DATA SHOWN:

■ ■ ■ ■ ■ ■ ■

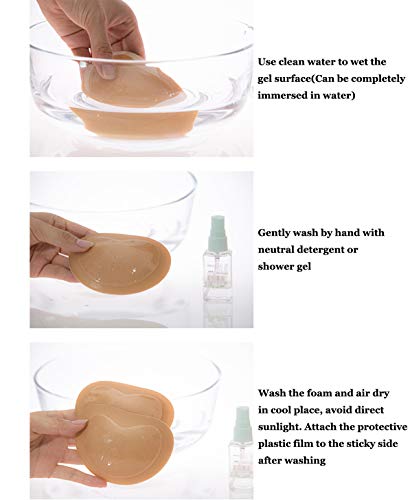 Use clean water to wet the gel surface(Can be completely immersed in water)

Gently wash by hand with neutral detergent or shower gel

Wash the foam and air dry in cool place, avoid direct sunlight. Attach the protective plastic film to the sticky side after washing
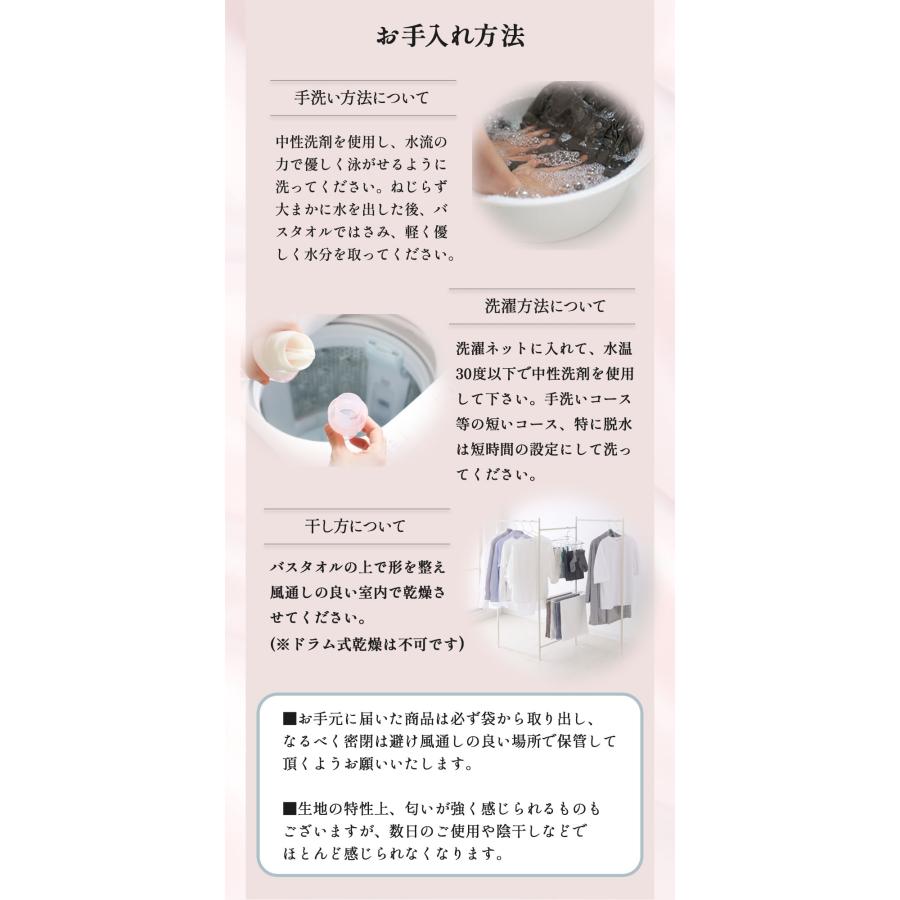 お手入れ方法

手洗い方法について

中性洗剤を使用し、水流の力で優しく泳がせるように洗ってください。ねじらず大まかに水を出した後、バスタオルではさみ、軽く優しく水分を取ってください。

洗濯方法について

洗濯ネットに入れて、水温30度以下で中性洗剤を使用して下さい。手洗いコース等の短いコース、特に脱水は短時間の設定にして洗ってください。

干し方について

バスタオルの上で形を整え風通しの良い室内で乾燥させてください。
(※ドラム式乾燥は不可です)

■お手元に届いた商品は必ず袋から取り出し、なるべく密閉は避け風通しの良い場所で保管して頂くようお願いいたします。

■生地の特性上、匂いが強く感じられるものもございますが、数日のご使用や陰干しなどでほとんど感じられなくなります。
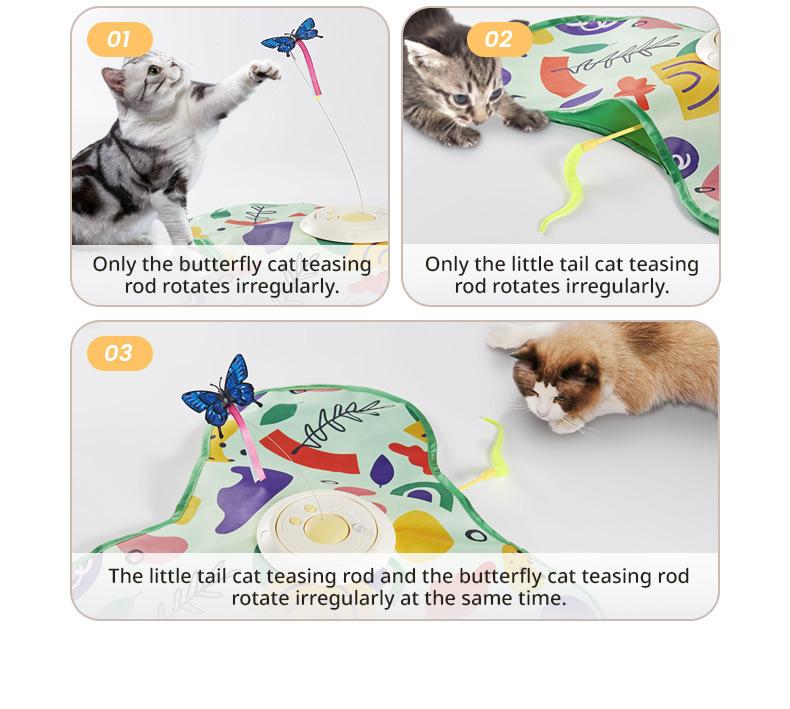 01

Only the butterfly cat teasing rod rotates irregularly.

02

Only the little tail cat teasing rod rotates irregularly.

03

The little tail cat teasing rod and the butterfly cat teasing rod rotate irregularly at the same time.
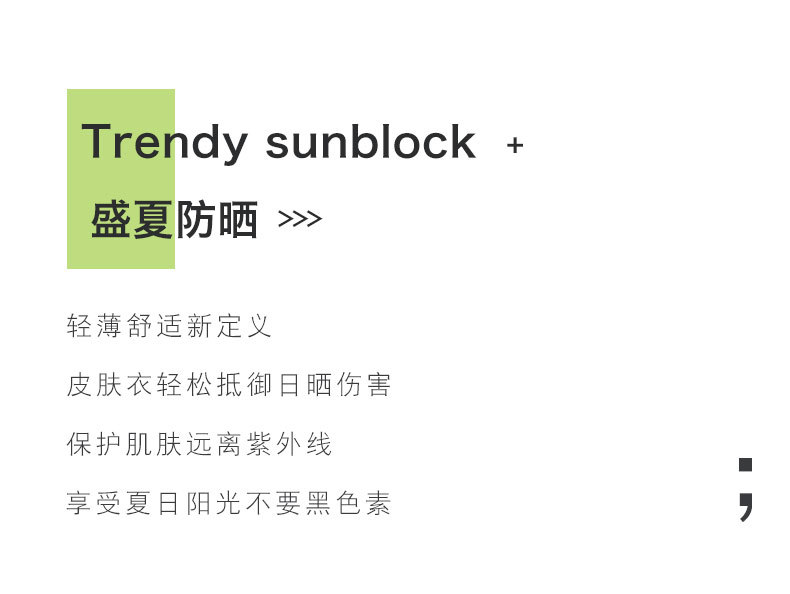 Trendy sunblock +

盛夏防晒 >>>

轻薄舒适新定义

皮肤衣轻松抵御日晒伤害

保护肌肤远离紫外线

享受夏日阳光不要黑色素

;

■ ■ ■ ■ ■ ■ ■

Set down the data above verbatim, omitting every image.

 Use clean water to wet the gel surface(Can be completely immersed in water)

Gently wash by hand with neutral detergent or shower gel

Wash the foam and air dry in cool place, avoid direct sunlight. Attach the protective plastic film to the sticky side after washing
 お手入れ方法

手洗い方法について

中性洗剤を使用し、水流の力で優しく泳がせるように洗ってください。ねじらず大まかに水を出した後、バスタオルではさみ、軽く優しく水分を取ってください。

洗濯方法について

洗濯ネットに入れて、水温30度以下で中性洗剤を使用して下さい。手洗いコース等の短いコース、特に脱水は短時間の設定にして洗ってください。

干し方について

バスタオルの上で形を整え風通しの良い室内で乾燥させてください。
(※ドラム式乾燥は不可です)

■お手元に届いた商品は必ず袋から取り出し、なるべく密閉は避け風通しの良い場所で保管して頂くようお願いいたします。

■生地の特性上、匂いが強く感じられるものもございますが、数日のご使用や陰干しなどでほとんど感じられなくなります。
 01

Only the butterfly cat teasing rod rotates irregularly.

02

Only the little tail cat teasing rod rotates irregularly.

03

The little tail cat teasing rod and the butterfly cat teasing rod rotate irregularly at the same time.
 Trendy sunblock +

盛夏防晒 >>>

轻薄舒适新定义

皮肤衣轻松抵御日晒伤害

保护肌肤远离紫外线

享受夏日阳光不要黑色素

;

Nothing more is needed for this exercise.